──────── EXERCISE INPUTS ────────

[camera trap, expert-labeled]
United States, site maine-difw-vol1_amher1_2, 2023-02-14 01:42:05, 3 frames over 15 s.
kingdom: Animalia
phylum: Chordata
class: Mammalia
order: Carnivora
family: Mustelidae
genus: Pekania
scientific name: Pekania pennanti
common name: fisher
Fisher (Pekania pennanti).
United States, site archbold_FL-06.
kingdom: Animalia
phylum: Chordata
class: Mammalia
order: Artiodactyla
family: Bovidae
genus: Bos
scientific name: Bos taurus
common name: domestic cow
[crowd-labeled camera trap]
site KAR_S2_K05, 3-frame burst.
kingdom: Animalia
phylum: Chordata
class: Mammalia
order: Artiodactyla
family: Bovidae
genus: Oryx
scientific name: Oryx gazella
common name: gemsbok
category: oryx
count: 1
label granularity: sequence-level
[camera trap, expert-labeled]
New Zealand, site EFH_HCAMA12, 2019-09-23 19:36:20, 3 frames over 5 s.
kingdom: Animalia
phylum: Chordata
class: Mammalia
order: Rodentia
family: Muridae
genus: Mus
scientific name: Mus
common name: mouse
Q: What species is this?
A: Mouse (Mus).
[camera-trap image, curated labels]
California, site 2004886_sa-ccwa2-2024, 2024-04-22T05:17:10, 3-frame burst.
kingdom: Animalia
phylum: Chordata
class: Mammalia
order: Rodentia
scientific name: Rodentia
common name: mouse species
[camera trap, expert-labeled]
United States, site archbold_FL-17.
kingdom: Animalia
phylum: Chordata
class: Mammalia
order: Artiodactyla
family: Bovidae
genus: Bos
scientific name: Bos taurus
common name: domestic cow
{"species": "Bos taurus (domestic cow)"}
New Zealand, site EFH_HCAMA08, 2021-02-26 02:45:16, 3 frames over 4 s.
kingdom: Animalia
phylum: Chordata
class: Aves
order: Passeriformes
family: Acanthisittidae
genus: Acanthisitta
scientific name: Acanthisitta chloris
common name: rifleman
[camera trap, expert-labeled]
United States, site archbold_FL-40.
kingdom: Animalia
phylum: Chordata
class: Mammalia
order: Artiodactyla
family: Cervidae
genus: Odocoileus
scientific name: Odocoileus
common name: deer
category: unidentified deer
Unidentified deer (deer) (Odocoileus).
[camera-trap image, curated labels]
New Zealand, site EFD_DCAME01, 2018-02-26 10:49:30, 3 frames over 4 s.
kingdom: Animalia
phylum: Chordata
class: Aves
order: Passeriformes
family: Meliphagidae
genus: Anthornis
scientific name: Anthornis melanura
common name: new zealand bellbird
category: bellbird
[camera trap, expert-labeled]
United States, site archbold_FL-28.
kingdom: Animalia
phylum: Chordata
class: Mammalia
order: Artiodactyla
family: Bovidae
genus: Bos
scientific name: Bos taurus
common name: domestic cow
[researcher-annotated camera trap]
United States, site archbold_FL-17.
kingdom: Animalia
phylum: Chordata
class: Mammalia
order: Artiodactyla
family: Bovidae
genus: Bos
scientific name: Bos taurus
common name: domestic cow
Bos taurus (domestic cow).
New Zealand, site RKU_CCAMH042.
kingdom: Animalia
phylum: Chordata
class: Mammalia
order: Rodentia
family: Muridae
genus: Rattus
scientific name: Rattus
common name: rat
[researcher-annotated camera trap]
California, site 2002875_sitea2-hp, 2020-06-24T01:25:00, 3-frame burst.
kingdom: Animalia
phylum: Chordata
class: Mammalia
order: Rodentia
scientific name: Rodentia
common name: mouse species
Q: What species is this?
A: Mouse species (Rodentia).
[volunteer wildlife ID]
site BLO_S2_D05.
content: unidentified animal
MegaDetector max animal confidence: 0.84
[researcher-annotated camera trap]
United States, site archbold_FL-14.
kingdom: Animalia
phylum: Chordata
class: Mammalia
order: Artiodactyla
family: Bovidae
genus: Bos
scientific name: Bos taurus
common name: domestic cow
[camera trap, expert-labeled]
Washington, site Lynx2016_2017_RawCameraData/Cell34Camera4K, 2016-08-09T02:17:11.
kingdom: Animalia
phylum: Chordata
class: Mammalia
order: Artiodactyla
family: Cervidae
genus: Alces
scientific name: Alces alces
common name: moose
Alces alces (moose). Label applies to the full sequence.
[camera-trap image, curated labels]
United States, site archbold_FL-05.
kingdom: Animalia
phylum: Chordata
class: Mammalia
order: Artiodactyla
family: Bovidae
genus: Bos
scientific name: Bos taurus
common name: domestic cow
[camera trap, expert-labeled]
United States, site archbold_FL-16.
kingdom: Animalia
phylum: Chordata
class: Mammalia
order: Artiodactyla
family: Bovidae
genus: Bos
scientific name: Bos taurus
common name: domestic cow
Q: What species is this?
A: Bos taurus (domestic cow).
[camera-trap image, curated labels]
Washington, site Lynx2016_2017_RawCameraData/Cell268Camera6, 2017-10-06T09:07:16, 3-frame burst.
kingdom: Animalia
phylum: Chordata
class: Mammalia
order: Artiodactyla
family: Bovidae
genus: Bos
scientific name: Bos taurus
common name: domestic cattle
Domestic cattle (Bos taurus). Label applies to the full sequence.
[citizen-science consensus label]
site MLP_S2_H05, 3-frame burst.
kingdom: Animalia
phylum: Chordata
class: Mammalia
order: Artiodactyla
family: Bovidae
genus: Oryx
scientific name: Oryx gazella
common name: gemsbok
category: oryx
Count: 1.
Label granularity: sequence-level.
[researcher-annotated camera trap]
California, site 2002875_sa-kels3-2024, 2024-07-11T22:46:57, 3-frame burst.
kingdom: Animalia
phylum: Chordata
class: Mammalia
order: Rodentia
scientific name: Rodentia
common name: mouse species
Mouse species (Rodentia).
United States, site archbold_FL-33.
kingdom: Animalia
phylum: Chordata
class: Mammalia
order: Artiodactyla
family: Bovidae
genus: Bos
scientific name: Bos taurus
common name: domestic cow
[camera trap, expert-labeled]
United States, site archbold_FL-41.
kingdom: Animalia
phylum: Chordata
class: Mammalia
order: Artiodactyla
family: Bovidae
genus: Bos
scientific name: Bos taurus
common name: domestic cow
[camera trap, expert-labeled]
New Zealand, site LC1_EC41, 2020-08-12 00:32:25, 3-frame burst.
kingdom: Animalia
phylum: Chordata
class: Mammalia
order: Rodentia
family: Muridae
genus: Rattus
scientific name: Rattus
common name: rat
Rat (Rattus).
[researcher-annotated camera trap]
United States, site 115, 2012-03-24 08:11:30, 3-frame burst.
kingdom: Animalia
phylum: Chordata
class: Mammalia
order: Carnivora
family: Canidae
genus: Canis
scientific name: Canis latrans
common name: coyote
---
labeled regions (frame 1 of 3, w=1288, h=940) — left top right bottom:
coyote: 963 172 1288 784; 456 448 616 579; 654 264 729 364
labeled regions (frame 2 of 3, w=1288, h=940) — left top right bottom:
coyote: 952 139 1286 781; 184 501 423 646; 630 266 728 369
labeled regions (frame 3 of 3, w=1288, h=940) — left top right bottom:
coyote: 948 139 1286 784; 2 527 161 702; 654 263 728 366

────────

▶ [ABOUT THIS TASK]
Only a number is expected here: how many lines above contain the word "burst".

▶ [RESPONSE TO THE TASK]
8